Ultimately, thieves and freeloaders don't make good clients. I don't suppose we are going to get any money from the parasites even if we
beef up security. It feels like it's not worth spending a lot of effort on either stopping or accommodating them.
Straw poll: Do you pay money for a book, if you can find it online for free?
My own first preferences are to use freely offered information, to buy directly from authors or
local bookstores, or to use shared subscriptions at the local library. There are plenty of legal ways to get free information. I am wary of 'free' downloads / pirated material, that might be virus-bait or get me associated with someone else's copyright lawsuit. I generally ask authors' permissions and cite my sources in our presentations. I research through free info online, but I don't try to hack their sales pages. I think most of our customers are like me, and I'd rather cater to this level of responsibility.
I think a fair number of people recognize that as you spend your time and money, so grows your world, and it's degrading to buy only tampons and
gasoline and let everybody else whistle for their living.
So my preference would be to go on the honor system, making it clear how we want our copyright to be respected, and then making it easy for legitimate customers to enjoy their purchases conveniently. We could take legal action to protect our copyright if someone tries to re-sell our creative property, but I hope we don't have to. It's like having the lunch lady watch the door, rather than padlocking the snack cart.
This 'choose-your-own-ethics' approach to security would allow us to locate the files on a particular server, and provide the links only to those who have purchased the product. Then people like Dale could go back with the same link, and download it again if they lost the file or if we updated it. If we have a problem with the links getting re-sold or published, we could go to a login system if necessary.
I'm almost tempted to sell a simple 'Ernie and Erica Membership" where you get access to ALL our published plans, and we don't have to mind the store.
Is this naive? If we take a middle road on document security, are we leaving ourselves open to some massive failures of a kind I'm not seeing? Or is this middle road a practical choice, given our skills, lower budget, and the general decency of our customer base?
(Payment security is something we do take much more seriously; we will be using a trusted service to handle transactions).
I'd particularly appreciate the opinions of the website professionals who've done us the favor of contributing, since this seems like a common problem that your clients would need to resolve according to their own judgment or yours.
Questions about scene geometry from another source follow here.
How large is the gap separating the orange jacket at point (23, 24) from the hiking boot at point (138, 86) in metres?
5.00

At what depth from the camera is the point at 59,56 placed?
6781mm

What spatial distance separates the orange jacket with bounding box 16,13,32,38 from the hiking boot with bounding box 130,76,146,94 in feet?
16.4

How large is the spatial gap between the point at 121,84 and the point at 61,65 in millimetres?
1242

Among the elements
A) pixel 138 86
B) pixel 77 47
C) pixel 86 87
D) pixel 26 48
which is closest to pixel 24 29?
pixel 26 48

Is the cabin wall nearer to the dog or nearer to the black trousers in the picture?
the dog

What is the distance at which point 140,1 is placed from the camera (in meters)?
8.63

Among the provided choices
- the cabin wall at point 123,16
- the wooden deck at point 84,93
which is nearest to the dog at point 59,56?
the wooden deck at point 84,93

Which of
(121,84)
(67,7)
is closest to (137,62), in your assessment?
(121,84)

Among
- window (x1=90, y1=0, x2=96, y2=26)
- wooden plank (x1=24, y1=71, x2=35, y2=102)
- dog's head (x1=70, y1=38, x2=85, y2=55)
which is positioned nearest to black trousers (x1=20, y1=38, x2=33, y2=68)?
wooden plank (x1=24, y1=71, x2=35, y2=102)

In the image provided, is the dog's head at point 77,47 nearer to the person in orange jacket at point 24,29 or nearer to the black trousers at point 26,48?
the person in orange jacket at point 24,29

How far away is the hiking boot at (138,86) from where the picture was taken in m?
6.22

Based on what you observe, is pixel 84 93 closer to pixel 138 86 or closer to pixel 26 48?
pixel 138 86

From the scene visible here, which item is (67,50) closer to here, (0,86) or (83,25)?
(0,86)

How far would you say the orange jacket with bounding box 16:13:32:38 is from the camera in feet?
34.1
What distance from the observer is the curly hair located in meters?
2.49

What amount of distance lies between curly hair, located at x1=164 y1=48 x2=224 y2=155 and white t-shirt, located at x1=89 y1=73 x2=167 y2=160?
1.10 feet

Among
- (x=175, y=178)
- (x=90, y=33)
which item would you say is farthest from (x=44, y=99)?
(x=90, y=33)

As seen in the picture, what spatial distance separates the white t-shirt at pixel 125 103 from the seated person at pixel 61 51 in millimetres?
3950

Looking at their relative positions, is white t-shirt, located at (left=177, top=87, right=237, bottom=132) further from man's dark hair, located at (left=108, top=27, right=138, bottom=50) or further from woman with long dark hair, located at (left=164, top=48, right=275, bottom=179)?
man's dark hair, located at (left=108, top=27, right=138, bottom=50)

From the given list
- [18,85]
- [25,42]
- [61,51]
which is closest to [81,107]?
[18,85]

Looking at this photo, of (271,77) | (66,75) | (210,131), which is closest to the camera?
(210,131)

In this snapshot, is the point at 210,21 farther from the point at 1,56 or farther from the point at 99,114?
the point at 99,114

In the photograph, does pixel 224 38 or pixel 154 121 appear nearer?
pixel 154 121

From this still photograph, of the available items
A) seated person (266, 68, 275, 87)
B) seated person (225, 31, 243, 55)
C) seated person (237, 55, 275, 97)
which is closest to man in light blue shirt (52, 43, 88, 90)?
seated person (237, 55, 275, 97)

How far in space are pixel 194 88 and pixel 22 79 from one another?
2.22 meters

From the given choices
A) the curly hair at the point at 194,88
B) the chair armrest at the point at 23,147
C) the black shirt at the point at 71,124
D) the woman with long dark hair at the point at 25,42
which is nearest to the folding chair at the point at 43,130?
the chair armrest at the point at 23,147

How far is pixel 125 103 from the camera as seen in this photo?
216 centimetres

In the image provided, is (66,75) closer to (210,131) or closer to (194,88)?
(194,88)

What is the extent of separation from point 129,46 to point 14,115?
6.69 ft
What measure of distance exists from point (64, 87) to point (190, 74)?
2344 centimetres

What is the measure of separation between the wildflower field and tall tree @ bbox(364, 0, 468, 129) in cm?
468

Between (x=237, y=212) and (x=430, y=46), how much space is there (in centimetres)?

In case it isn't obvious, we are way more into the research and teaching, than we are into the commerce aspect of this business.
So: next steps - try the PayPal button on ErnieAndErica.info. Read up on other options.
Look into moving ErnieAndErica.com somewhere more user-friendly, where we can serve PDF's and/or login membership links.
Please keep the advice coming. We will have a little cash to spend on this the first of the month, or can offer a greater value in professional services for trade.